Note d’information sur la jurisprudence de la Cour No 154
Juillet 2012
Samsonnikov c. Estonie - 52178/10
Arrêt 3.7.2012 [Section I]
Article 8
Expulsion
Expulsion d’un résident de longue durée après une série de condamnations pénales: non-violation
En fait – Le requérant est né en 1978 en Estonie où, titulaire d’un permis de séjour temporaire, il a pratiquement toujours vécu jusqu’à son expulsion en 2011. Il apparaît qu’il n’a jamais officiellement demandé la nationalité estonienne, mais en revanche qu’il a obtenu la nationalité russe en 1998, après avoir fréquenté une école russophone à Tallinn. Son père et son frère vivent tous deux en Estonie avec leur famille respective. A partir de 1997, le requérant se vit infliger une série de condamnations pour des infractions pénales, dont des voies de faits et des infractions à la législation sur les stupéfiants, et fut également reconnu coupable de divers délits. En 2008, il fut condamné pour trafic de stupéfiants avec circonstances aggravantes en Suède. A sa sortie de prison en 2009, il fut expulsé vers l’Estonie, mais les autorités de ce pays avaient dans l’intervalle refusé de renouveler son permis de séjour temporaire en raison de la nature et de la gravité des infractions qu’il avait commises. Il fut expulsé vers la Russie en 2011 et fit l’objet d’une interdiction de territoire d’une durée de trois ans.

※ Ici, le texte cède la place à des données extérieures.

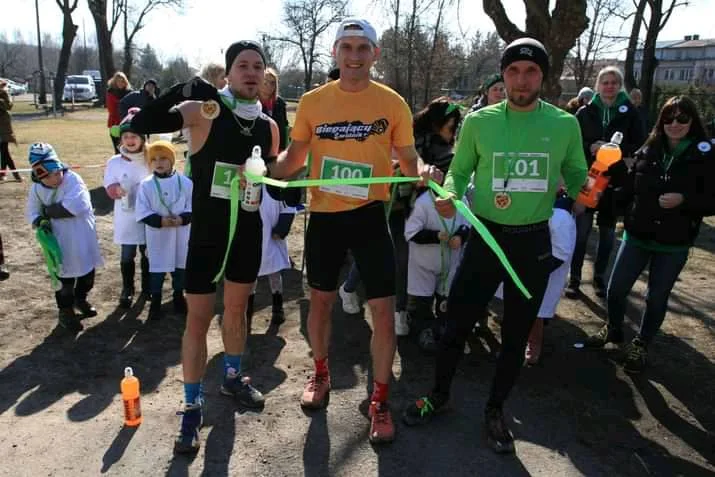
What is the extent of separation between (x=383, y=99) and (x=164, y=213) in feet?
8.34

En droit – Article 8: Nul doute que l’expulsion du requérant d’Estonie porte atteinte au droit de celui-ci au respect de sa vie privée. Toutefois, quant à la vie familiale de l’intéressé, rien n’indique qu’il ait entretenu avec son père ou son frère des liens autres que ceux qui unissent généralement les membres adultes d’une famille. Le requérant avait certes une compagne en Estonie, mais il n’avait commencé à cohabiter avec elle qu’après son expulsion de Suède, si bien que le couple ne pouvait pas ignorer que le statut de résident du requérant en Estonie était précaire. Celui-ci n’a jamais sollicité la nationalité estonienne, mais a obtenu la nationalité russe, s’identifiant donc apparemment à ce pays. Le cercle social du requérant, notamment ses proches et sa compagne, était principalement composé de personnes d’origine russe et des membres de sa famille vivaient en Russie. Tous ces éléments indiquent que le requérant ne rencontrerait pas des difficultés insurmontables pour s’installer en Russie. Les autorités estoniennes ont refusé au requérant sa demande de renouvellement de son permis de séjour, non seulement en raison de sa condamnation pénale en Suède, mais sur la base d’une appréciation de l’ensemble des circonstances, notamment des antécédents judiciaires de l’intéressé en Estonie – huit ans d’emprisonnement au total dans les douze ans passés. Compte tenu de l’âge du requérant, du laps de temps pendant lequel il a commis ces infractions et de la gravité de celles-ci, sa conduite ne saurait être qualifiée de simple « délinquance juvénile ». La Cour note en outre que la Recommandation Rec(2000)15 du Comité des Ministres du Conseil de l’Europe* énonce que chaque Etat membre devrait pouvoir prévoir, dans sa législation interne, la possibilité d’expulser un immigré de longue durée, si celui-ci constitue une menace grave pour la sécurité publique ou la sûreté de l’Etat. Enfin, l’interdiction de territoire d’une durée de trois ans en Estonie ne constitue pas une atteinte disproportionnée aux droits du requérant protégés par la Convention.
Conclusion: non-violation (cinq voix contre deux).
(Voir aussi Mutlag c. Allemagne, no 40601/05, 25 mars 2010, Note d’information no 128, et Maslov c. Autriche [GC], no 1638/03, 23 juin 2008, Note d’information no 109)
*Recommandation Rec(2000)15 du Comité des Ministres aux Etats membres sur la sécurité de résidence des immigrés de longue durée, adoptée le 13 septembre 2000.
© Conseil de l’Europe/Cour européenne des droits de l’homme
Rédigé par le greffe, ce résumé ne lie pas la Cour.